Copyright 1994 Reed Business Information, Inc.
Just over 10 years ago, Waterman coauthored with Torn Peters the tremendously successful In Search of Excellence: Lessons from America's Best-Run Companies (1982). In this similar work, he pursues a main theme of the earlier one: American companies will prevail in the global economy because the best of them know the importance of putting people (both employees and customers) first. Here, instead of using examples from a number of companies as he and Peters did earlier, he provides in-depth profiles of Proctor & Gamble, Federal Express, Motorola, Merck, Rubbermaid, Levi Strauss, Applied Energy Services, a public school in the Bronx, and a surgical clinic in Vail, Colorado. Waterman shows how each of them has been uniquely successful by organizing in order to recognize, understand, and meet the needs of its people.
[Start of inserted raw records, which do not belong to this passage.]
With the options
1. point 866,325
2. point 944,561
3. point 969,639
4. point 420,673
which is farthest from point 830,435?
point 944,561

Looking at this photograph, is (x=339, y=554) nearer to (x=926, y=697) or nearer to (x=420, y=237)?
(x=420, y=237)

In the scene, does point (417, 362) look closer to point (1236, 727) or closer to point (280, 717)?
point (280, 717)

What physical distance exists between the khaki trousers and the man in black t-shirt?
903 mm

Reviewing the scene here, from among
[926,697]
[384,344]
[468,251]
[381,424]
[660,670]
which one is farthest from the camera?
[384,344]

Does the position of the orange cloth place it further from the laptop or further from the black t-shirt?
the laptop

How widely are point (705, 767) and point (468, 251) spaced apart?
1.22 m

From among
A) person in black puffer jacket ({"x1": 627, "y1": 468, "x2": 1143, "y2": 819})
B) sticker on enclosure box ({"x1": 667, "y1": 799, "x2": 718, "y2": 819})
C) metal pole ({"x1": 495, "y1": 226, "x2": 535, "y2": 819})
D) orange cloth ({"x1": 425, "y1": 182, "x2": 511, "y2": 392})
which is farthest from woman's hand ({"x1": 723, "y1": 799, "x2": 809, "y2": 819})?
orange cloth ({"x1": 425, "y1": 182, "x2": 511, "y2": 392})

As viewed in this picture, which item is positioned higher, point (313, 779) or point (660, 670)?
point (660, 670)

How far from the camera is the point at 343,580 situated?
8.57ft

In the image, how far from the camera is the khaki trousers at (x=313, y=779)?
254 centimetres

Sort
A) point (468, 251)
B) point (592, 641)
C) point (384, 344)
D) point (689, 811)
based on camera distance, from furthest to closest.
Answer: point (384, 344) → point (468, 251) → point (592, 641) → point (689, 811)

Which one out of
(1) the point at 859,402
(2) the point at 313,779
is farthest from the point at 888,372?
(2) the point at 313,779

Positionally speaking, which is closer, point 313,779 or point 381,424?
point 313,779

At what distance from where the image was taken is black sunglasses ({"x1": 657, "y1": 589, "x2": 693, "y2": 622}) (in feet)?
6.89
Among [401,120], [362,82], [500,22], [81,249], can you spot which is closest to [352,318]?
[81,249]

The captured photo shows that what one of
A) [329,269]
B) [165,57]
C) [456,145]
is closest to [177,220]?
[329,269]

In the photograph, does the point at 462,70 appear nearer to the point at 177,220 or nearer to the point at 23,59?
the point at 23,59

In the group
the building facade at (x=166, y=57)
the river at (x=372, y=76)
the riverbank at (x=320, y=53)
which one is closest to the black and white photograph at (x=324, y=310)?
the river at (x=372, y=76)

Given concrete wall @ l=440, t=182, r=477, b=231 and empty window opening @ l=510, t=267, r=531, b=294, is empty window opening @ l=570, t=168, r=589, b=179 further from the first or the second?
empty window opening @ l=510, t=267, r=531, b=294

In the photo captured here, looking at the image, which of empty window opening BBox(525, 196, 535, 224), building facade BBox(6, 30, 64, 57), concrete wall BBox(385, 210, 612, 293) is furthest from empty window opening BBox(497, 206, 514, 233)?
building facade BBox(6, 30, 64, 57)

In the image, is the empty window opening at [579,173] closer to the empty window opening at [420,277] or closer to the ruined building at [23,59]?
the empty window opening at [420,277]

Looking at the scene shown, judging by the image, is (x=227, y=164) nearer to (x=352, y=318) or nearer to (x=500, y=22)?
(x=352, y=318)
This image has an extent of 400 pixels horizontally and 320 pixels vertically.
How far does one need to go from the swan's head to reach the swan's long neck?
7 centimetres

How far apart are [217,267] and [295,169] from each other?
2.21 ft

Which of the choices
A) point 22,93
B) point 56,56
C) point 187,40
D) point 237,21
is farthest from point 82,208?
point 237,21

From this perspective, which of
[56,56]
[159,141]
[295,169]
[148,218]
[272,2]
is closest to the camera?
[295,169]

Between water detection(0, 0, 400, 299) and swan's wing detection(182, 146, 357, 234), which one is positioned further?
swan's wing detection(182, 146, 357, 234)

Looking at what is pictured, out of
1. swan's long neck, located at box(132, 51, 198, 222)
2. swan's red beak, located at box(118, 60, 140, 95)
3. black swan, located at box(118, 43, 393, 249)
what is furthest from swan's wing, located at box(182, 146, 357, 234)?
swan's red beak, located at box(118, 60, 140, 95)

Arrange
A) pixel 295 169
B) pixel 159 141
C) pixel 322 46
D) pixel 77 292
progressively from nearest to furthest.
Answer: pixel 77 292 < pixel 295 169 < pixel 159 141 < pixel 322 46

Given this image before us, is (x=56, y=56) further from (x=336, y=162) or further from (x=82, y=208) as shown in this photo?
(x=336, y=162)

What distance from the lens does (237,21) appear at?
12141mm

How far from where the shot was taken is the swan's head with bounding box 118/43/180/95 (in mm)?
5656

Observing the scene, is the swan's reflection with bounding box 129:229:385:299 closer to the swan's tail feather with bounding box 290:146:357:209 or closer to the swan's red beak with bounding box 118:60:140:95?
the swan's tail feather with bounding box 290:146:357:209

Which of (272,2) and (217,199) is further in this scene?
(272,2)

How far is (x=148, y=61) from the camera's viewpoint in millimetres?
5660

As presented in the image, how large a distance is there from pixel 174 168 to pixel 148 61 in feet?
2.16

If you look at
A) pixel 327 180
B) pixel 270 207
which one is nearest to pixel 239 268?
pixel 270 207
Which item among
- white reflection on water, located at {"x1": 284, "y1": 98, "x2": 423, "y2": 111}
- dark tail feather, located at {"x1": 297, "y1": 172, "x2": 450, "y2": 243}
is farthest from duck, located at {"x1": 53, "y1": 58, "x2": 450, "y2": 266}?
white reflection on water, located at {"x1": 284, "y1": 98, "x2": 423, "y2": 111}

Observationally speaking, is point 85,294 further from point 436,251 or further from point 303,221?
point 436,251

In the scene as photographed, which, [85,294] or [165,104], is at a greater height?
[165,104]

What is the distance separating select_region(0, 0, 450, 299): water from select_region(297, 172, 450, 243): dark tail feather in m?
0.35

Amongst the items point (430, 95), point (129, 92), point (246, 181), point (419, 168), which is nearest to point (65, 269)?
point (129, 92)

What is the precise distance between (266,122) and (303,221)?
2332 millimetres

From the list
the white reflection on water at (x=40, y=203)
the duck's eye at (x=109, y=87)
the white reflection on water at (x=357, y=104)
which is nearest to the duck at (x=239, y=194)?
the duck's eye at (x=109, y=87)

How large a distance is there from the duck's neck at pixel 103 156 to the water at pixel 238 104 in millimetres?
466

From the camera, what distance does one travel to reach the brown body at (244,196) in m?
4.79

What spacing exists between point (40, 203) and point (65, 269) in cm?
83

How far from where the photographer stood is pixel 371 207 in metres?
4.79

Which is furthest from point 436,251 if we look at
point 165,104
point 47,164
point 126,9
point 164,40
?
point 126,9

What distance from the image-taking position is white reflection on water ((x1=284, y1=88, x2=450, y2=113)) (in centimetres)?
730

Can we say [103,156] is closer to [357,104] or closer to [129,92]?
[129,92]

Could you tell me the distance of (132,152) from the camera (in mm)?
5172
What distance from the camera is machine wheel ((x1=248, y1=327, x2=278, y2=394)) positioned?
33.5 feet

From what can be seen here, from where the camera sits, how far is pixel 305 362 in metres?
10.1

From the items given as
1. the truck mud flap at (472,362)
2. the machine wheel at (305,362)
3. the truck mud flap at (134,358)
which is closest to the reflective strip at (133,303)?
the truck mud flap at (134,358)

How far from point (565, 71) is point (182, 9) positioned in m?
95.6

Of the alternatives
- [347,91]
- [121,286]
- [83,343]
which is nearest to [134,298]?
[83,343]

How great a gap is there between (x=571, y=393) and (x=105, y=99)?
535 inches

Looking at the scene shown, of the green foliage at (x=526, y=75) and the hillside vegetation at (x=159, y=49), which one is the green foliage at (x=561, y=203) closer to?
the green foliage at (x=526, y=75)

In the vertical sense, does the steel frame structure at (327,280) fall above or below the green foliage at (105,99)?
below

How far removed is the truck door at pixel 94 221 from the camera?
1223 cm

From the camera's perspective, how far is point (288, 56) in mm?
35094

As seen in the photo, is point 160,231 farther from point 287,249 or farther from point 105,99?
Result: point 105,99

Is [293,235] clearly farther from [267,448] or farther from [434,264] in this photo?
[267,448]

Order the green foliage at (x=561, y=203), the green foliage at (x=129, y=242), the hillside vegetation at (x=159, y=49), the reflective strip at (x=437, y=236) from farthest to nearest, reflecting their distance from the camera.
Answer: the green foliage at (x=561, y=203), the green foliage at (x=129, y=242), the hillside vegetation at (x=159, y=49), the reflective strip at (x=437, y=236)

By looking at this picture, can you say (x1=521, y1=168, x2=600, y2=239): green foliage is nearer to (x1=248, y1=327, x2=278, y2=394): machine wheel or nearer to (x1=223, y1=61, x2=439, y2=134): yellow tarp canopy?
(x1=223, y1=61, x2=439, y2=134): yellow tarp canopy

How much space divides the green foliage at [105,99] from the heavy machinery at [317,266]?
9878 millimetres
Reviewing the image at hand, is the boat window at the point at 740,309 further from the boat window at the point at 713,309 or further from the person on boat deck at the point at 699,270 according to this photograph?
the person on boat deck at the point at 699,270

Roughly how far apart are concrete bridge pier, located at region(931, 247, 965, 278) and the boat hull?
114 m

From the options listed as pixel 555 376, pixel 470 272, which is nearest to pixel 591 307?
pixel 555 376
Although this idea is not new--for example, Charles Garfield says the same thing in Second to None: How Our Smartest Companies Put People First (1992)--Waterman's association with Torn Peters, his detailed portraits, and his "feel good" title should create demand. David Rouse
Waterman's purpose here is to examine and understand how and why certain American firms have fared so well over the years, organizationally and structurally. The companies he studied include Procter & Gamble, Motorola, Federal Express, Levi Strauss, Rubbermaid, and Merck. Waterman (coauthor, with Tom Peters, of In Search of Excellence , LJ 2/15/83) believes that these corporations share a commitment to organizing in ways that treat employees and customers fairly. He acknowledges the similarity between the theme of this book and his earlier ones, but he does succeed in providing a more detailed profile of each company than he did previously. The book is readable, and Waterman's decision to interview employees from all levels of an organization and to include comments from dissenters is a definite strength. Recommended for public libraries.